Breast cancer and abortion
By Patrick Carroll

The article Breast cancer and abortion:collaborative reanalysis of data
from 53 epidemiological studies... (The Lancet Vol 363) has its
credibility impaired by the failure throughout the world to fully record
induced abortions.

This study places most weight on studies where abortion is measured
prospectively before any diagnosis of breast cancer is made among the
sample studied and the larger among these studies are especially weighted.
Even in this country very few women declare induced  abortions in such
studies and the numbers of women both in the cancer group and in the
control group of the Goldacre study in England, the largest study covered
by this reanalysis, found only a small fraction of the women, that could
have been expected to have had abortions from what is known from national
incidence data, had a declared abortion history in either the cancer group
or the control group.  The median year of cancer diagnosis in this study
was 1986.  Cancers diagnosed then are likely to correspond to pregnancy
related events such as live births and induced abortions that took place
much earlier as in the 1960s.  If there is such a large measure of under
recording in an English study it can be expected there is even more
under-recording in other countries.  Great Britain is unusual in that
there was liberalisation of the Abortion law at an early date when the
1967 Abortion Act took effect in 1968.  Other countries liberalised later
and many of the induced abortions relevant to this Breast cancer
investigation in other countries were illegal and even less likely to be
declared than the abortions among women in a British study.

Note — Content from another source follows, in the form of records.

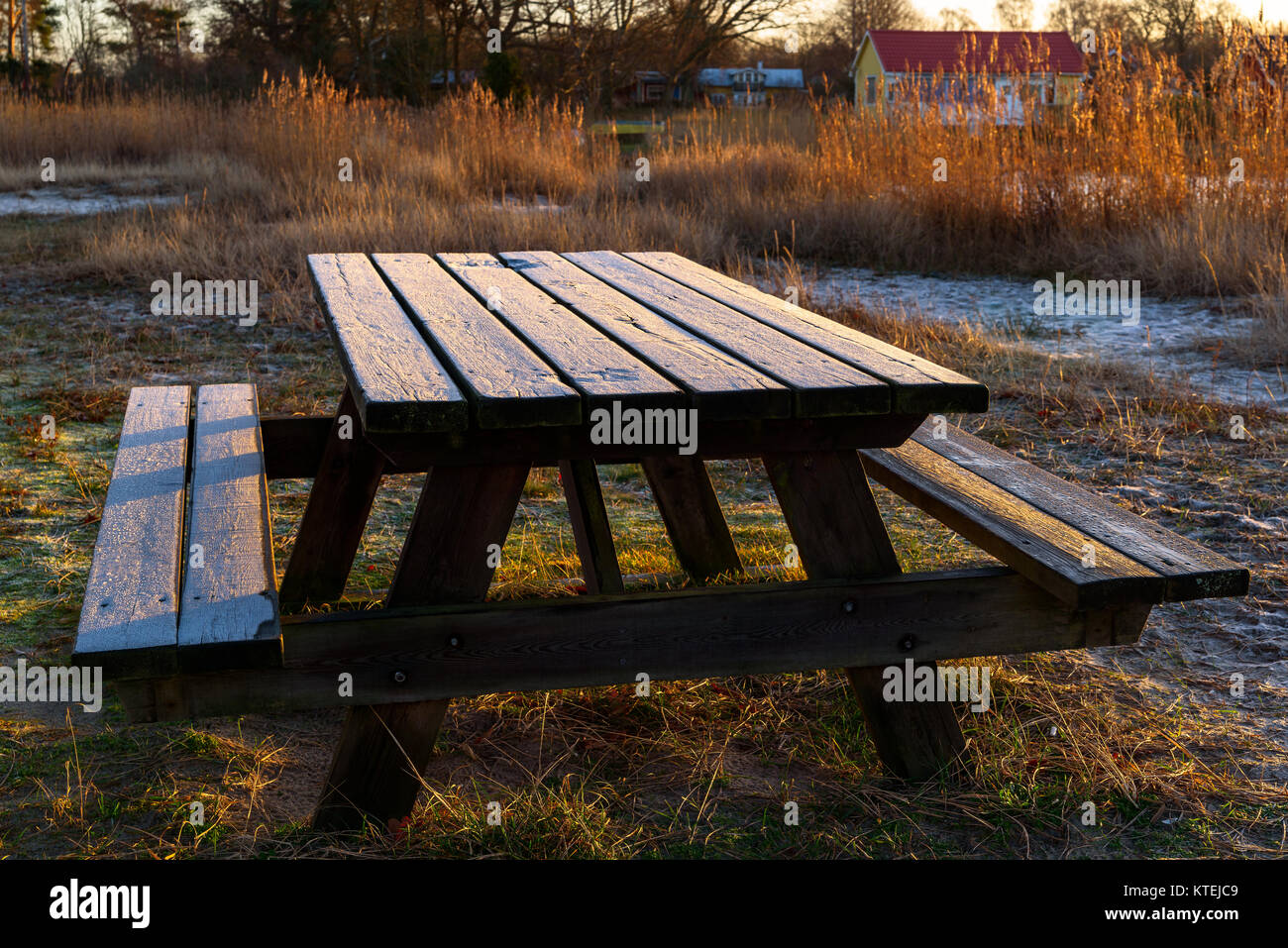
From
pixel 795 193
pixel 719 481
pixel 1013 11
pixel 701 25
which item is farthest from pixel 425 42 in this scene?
pixel 1013 11

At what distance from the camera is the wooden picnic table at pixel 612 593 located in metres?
1.58

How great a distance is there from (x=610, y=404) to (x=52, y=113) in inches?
520

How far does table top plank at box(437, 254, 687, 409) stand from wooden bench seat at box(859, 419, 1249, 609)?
63cm

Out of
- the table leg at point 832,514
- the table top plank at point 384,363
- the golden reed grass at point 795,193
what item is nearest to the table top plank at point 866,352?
the table leg at point 832,514

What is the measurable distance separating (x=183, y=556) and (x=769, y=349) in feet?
3.29

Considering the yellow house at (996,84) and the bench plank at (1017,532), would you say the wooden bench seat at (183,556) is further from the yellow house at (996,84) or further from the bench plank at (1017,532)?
the yellow house at (996,84)

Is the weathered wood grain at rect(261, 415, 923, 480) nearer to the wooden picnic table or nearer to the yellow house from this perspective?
the wooden picnic table

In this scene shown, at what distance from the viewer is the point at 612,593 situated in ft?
6.47

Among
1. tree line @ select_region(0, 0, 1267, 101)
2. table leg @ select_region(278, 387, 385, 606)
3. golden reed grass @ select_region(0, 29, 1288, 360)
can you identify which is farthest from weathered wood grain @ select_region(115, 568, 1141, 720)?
tree line @ select_region(0, 0, 1267, 101)

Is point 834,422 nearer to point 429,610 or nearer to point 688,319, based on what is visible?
point 688,319

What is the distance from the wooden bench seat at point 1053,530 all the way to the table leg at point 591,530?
58 cm

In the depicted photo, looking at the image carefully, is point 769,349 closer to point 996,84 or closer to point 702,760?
point 702,760

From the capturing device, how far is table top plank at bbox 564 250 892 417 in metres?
1.67

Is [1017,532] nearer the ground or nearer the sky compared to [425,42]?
nearer the ground
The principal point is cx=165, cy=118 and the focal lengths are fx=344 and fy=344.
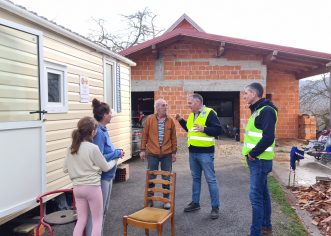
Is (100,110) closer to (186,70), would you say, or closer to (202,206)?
(202,206)

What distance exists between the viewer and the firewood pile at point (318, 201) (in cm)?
496

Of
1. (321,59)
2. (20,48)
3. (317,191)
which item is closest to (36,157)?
(20,48)

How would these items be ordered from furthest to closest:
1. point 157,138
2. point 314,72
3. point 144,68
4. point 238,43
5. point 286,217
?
point 314,72 → point 144,68 → point 238,43 → point 157,138 → point 286,217

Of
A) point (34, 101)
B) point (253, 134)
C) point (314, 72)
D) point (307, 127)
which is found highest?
point (314, 72)

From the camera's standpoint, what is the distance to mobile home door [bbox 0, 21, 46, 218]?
11.9 ft

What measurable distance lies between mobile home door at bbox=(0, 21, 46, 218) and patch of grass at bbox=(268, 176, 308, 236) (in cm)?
326

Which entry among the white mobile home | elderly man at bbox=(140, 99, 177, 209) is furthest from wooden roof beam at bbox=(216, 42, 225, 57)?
elderly man at bbox=(140, 99, 177, 209)

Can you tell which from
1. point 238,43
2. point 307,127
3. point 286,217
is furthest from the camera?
point 307,127

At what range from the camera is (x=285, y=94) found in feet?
49.7

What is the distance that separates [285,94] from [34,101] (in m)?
12.9

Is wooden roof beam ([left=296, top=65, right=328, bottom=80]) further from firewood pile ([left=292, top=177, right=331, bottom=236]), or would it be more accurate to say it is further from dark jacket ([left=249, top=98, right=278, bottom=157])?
dark jacket ([left=249, top=98, right=278, bottom=157])

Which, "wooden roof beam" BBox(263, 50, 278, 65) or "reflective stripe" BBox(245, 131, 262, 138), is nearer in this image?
"reflective stripe" BBox(245, 131, 262, 138)

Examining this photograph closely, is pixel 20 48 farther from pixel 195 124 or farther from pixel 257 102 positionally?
pixel 257 102

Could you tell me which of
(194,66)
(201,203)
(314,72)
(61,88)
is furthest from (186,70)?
(61,88)
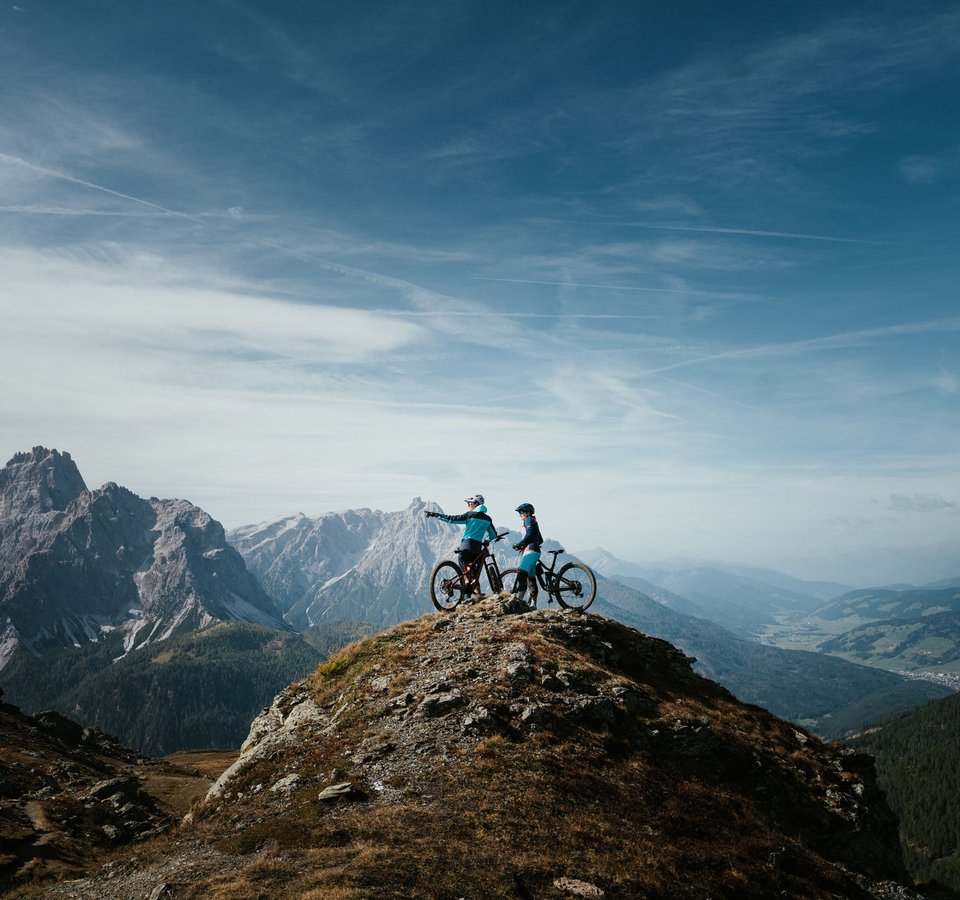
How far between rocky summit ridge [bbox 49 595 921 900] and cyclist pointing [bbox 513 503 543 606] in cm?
151

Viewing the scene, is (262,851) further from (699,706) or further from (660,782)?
(699,706)

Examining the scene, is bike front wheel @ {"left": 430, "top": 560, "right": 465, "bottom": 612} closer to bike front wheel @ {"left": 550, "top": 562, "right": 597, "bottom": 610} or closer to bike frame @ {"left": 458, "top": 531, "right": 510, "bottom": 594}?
bike frame @ {"left": 458, "top": 531, "right": 510, "bottom": 594}

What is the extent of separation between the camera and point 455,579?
29453 mm

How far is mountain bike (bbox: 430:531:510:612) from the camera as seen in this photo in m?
28.2

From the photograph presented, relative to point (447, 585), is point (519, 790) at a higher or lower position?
lower

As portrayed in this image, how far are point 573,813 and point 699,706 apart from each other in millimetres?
11914

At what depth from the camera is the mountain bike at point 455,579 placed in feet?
92.5

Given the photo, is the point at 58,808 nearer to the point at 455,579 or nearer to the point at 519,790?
the point at 455,579

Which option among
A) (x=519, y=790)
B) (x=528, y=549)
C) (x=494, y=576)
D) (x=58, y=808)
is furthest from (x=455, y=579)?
(x=58, y=808)

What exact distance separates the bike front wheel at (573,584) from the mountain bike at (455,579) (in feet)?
10.0

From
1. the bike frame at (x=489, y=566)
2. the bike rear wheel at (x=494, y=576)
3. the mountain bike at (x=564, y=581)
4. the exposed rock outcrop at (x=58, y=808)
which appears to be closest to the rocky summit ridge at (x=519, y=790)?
the bike rear wheel at (x=494, y=576)

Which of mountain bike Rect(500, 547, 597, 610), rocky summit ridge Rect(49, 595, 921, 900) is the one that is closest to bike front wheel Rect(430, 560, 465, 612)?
rocky summit ridge Rect(49, 595, 921, 900)

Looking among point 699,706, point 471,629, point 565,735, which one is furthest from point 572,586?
point 565,735

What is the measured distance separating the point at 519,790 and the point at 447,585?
14.0 m
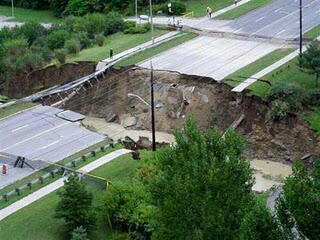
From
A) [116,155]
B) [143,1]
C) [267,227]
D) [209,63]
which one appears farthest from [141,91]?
[267,227]

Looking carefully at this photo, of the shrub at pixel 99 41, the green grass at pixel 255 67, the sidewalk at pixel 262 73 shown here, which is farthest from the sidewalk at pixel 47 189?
the shrub at pixel 99 41

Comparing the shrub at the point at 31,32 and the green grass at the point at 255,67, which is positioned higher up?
the shrub at the point at 31,32

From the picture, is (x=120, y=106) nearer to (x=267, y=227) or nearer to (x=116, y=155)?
(x=116, y=155)

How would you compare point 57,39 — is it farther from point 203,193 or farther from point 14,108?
point 203,193

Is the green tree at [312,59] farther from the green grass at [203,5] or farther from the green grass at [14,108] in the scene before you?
the green grass at [203,5]

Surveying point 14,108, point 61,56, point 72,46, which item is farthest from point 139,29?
point 14,108
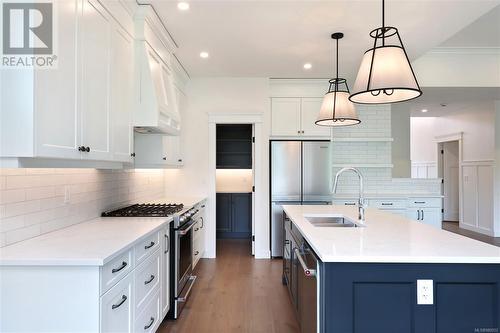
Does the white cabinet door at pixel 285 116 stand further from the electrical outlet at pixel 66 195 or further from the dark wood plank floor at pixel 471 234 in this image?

National breast cancer incidence data in England is  now showing an
increase that is concentrated in the age group 50+ and the pregnancy
related events that correspond to that can be investigated using national
data that is correlational or ecological for successive birth cohorts of
women given age specific data including data for abortions and nulliparous
abortions. This also helps to explain the steeper reverse gradient in
Breast cancer incidence across social class now observed in the UK.

Yours sincerely

Patrick Carroll
PAPRI Pension And Population Research Institute
35 Canonbury Road
London N1 2DG
tel 020 7354 5667
fax 020 7226 6601
charity registration number in England 327942

References:

1. Beral V, Bull D, Doll R, Peto R, Reeves G. Collaborative Group of Hormonal Factors in Breast Cancer. Breast cancer and abortion: collaborative reanalysis of data from 53 epidemiological studies, including 83,000 women with breast cancer from 16 countries. Lancet 2004;363:1007-16.
2. Goldacre MJ, Kurina LM, Seagroatt V, Yeaates. Abortion and breast cancer: a case-control record linkage study. J Epidemiol Community Health 2001;55:336-337.